Task description ->
Return the data below exactly, please, but drop the pictures.

The data ->
# # # # # # #

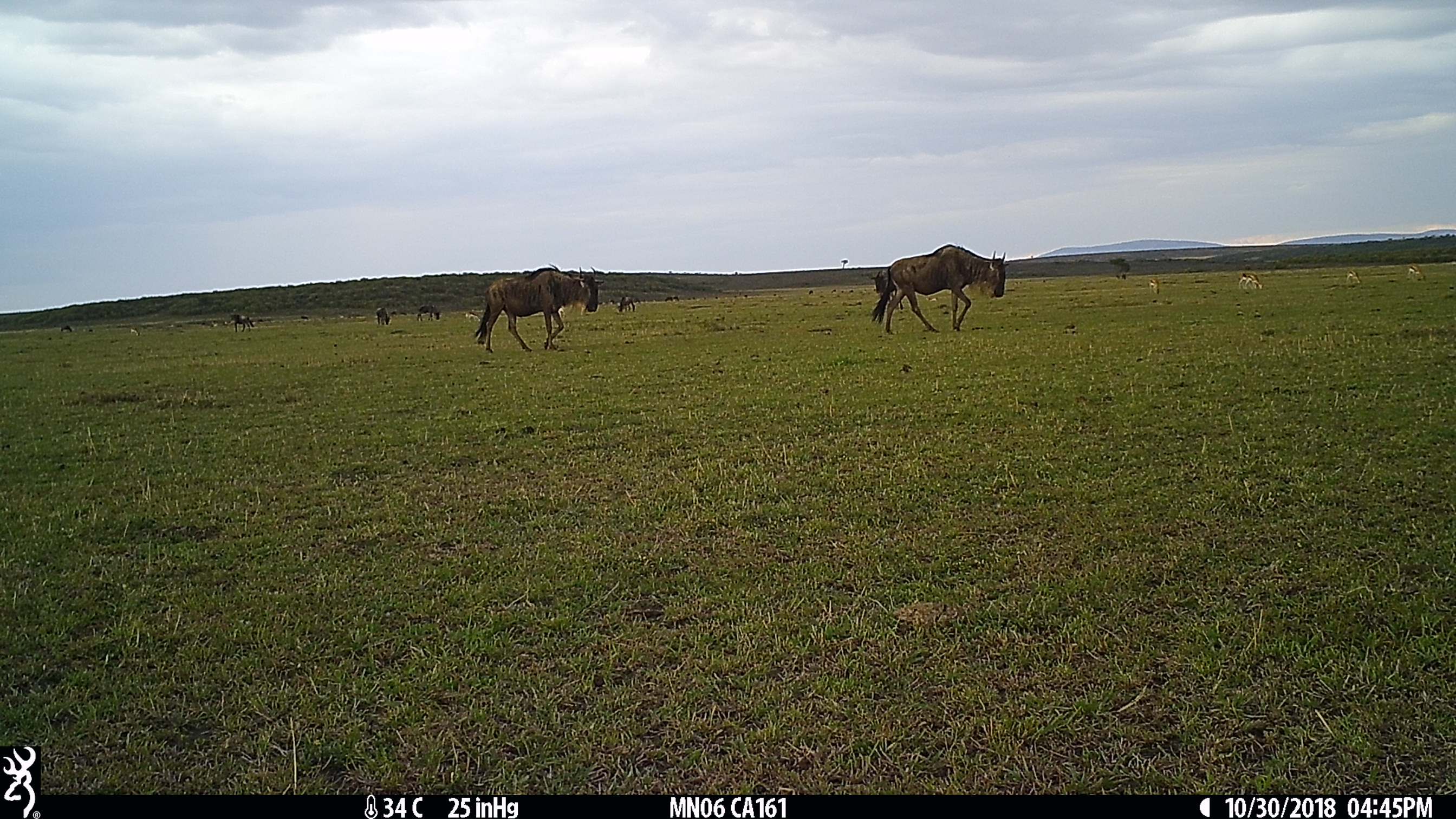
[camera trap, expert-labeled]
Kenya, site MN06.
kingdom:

# # # # # # #

Response ->
[camera trap, expert-labeled]
Kenya, site MN06.
kingdom:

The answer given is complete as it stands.